Aunque quizás lo más sorprendente sea encontrar la constatación de como un film de un imitador de Eastwood acabó por influenciar a este en trabajos como Infierno de cobardes (1972) en la condición de revenant del héroe protagonista y en su sentido del absurdo y la abstracción o, incluso en El jinete pálido (1985), la planificación del tiroteo final; algo nada de extrañar si se tiene en cuenta la cercanía de Eastwood con respecto a los fantástico y lo terrorífico que lo llegan a convertir en el más interesante explorador de la vena gótica del western, perceptible incluso en “Sin Perdon” (Unforgiven, 1992), la penetrante fantasmagoría de un género y unos arquetipos. Pero incluso su definido y personal tratamiento fotográfico/estético contamina de goticismo y horror diferentes thrillers caso de Impacto súbito o las gialloesque Escalofrío en la noche (Play Misty for Me, 1971), En la cuerda floja (Tightrope, Richard Tuggle, 1984) o Deuda de sangre (Blood Work, 2002) e incluso puede aducirse que sobrevuela como un motivo latente toda su obra.

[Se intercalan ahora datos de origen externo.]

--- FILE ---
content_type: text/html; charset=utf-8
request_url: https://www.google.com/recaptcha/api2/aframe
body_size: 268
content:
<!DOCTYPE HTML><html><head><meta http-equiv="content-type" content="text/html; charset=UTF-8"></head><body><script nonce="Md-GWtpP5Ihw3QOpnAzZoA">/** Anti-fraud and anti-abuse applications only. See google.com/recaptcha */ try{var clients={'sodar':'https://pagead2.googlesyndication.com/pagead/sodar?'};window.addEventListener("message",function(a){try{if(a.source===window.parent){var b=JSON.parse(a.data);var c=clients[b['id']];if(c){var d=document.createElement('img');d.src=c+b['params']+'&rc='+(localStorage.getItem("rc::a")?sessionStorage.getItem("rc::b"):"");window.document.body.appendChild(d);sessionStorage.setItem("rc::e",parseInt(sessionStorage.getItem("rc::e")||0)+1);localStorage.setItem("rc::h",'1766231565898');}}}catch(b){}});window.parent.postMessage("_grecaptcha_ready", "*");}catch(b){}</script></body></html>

Pese a su decidida mediocridad, siempre matizada, la sola existencia de un Django il bastardo basta para indicar que el terreno del spaghetti-western se mantiene fértil, que resulta mucho más rico de lo que pueda parecer a simple vista, con una vida creativa post-Leone y para-Leone que no agita el género en los alrededores del genio sino que lo abre a la contaminación y la promiscuidad intergenérica capaz de alumbrar híbridos cómicos, góticos, aventureros… Y del mismo modo ofrece la posibilidad de ampliar el ámbito del horror alla’italiana o incluso al temática “Muertos vivientes” siguiendo las variaciones y mutaciones del mismo en formatos western como el aquí presente que significaban nuevos caminos para géneros cercanos al agotamiento expresivo.